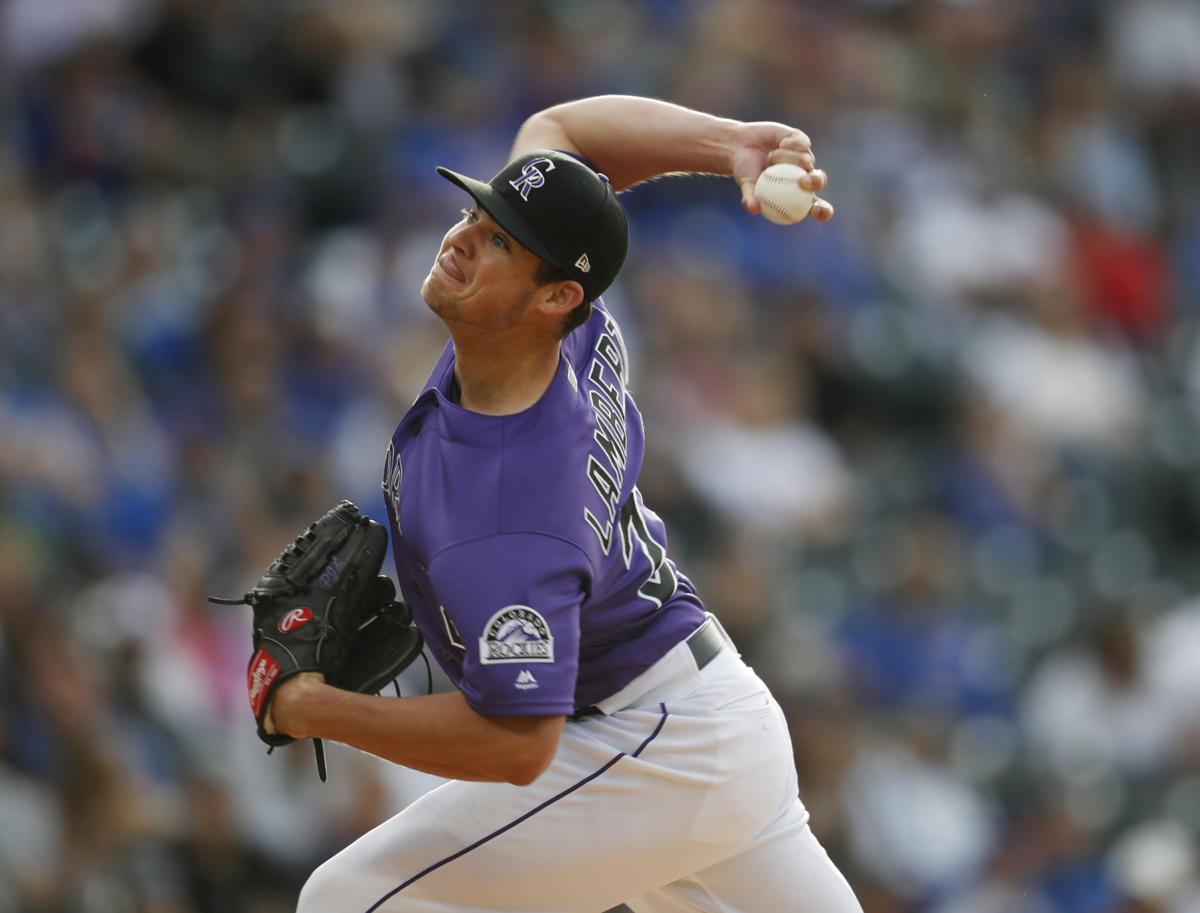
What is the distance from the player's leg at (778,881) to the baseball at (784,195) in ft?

━━━━

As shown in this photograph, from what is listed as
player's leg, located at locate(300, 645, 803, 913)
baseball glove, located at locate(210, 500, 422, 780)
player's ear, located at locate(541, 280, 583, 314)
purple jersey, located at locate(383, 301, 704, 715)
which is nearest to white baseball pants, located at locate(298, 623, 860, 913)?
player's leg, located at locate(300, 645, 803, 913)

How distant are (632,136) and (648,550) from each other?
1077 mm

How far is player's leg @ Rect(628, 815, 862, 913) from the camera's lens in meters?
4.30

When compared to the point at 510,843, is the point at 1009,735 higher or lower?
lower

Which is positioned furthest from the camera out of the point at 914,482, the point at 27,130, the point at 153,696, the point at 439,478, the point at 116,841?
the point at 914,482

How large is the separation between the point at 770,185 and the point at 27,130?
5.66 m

━━━━

WORK REQUIRED: Please gather every line of the items above that contains the word "locate".

OUTPUT FOR THIS EXERCISE:
player's leg, located at locate(300, 645, 803, 913)
baseball glove, located at locate(210, 500, 422, 780)
player's ear, located at locate(541, 280, 583, 314)
purple jersey, located at locate(383, 301, 704, 715)
which is nearest to white baseball pants, located at locate(298, 623, 860, 913)?
player's leg, located at locate(300, 645, 803, 913)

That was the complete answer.